A number of people have asked how I did the hems on my January TAST samples. So I have put together a few tips. Firstly I have to say that this type of hem takes a bit of time to stitch about 3 hours for each sample which measure 6" X 8 1/2". The time taken can be considerably less than this if you are using an open-weave even count linen, (the needle-book). This type of linen is great for drawn thread work but not so good for other types of stitching.
The other good thing about this type of hem is that it allows you to use under sized pieces of fabric. By that I mean a piece of fabric that would be too small if you turned a normal hem
It gives a firm, non frayable edge but does require an even weave fabric to get the right effect.
To begin, I withdraw a thread at what I want to be the outside edge, on all four sides.
To start my stitching I run a small number of running stitches on the edge that I intend to turn under. (I will stitch over these when I get to the four sided stitch.)

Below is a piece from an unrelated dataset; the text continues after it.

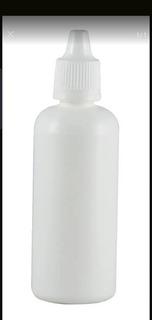 150 Conta Gotas 60ml - Frasco Gotejador C. Tampa Lacre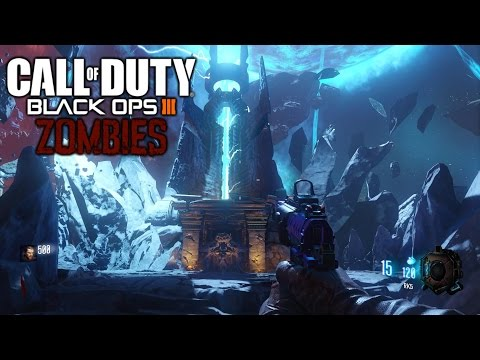 Revelations High rounds (55+) - Black ops 3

I use a 24 tapestry needle and a 12 perle cotton, it the fabric is of a lower thread count I sometimes use a 8 perle cotton.
In the space left by the withdrawn thread I gather 4 thread with a back stitch around the whole piece. When stitching this you need to have some tension on your thread as this line of stitching will form the picot edge.
At this point I cut back the hem edges so they are about the same width, no less than 1/2" if possible. As I want my four sided stitch to be as wide as it is high I withdraw the 5th and then 10th thread from inside the line of back stitch. (You could make this the 4th and 8th theads if you are running short on fabric. I find any less than this is unsuccessful.)
The fabric is then turned under so that the back stitch stands proud. I like to turn the two short edges and then the long, ironing them in place. I then start with a back stitch over the 4 threads in the space left from the withdrawn thread and through the turned over fabric held at the back. Pull this tight. Doing this forms the holes and holds the fabric in place.
Take the thread up between the picots and 4 threads further along from your last back stitch. This holds the fold in place and accentuates the picot.
Sometimes the thread may catch and pull out of position. Use your needle to lay it in the right position and then pull tight.
Continue with these two steps around your fabric.
When you get to a corner you will need to stitch through a number of layers. The best way to do this is with a stabbing motion.
The needle will take the thread through all the layers and hold the corner firm.
The next row uses the same stitches but is a lot easier as you don't have to worry about the picot.
When starting and finishing my thread on the edge, I use the channel formed by the stitching to hide the ends.
To finish off, turn your fabric to the wrong side and trim back the fabric to the stitching.